━━━ Data supplied ━━━
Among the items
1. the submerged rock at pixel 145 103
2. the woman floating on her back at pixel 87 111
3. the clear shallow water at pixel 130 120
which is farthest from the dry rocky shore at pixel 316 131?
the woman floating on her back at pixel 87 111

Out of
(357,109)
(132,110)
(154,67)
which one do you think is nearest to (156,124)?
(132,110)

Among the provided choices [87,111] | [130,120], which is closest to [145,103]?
━━━
━━━ Data supplied ━━━
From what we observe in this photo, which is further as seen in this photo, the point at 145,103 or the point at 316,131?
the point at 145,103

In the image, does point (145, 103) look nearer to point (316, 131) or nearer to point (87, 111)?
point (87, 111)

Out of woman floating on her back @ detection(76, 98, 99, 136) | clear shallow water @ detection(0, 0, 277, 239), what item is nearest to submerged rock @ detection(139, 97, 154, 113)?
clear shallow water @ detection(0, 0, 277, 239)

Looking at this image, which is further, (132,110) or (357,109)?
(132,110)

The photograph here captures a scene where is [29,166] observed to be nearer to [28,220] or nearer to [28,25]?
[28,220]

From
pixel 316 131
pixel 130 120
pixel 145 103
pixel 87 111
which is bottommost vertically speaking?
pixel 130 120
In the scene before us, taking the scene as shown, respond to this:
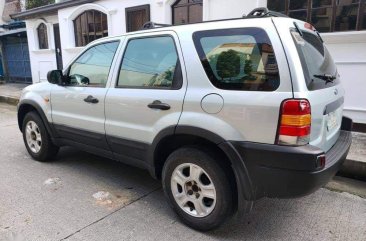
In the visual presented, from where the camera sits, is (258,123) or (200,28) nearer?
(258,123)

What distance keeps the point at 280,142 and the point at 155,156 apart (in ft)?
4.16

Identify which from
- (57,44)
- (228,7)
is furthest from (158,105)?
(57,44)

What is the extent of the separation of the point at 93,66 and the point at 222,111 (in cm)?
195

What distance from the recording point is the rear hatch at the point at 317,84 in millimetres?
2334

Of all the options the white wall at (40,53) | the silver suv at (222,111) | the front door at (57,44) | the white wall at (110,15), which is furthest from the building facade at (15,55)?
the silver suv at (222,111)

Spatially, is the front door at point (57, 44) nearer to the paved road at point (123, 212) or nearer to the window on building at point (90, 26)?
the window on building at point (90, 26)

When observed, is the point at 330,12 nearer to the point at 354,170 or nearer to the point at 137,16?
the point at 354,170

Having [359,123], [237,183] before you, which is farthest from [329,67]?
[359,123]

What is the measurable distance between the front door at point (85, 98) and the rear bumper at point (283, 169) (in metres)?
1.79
━━━
Exercise: Rewrite the part of the listing that opens with the line containing "Among the items" and closes with the line containing "Among the provided", changing "farthest" to "most distant" and leaving all else as it stands. Give back only those lines.

Correct output:
Among the items
1. the submerged rock at pixel 145 103
2. the woman floating on her back at pixel 87 111
3. the clear shallow water at pixel 130 120
which is most distant from the dry rocky shore at pixel 316 131?
the woman floating on her back at pixel 87 111

Out of
(357,109)
(132,110)
(154,67)
which one do you think is nearest to (156,124)?
(132,110)

Among the provided choices [87,111] | [130,120], which is closest to [145,103]?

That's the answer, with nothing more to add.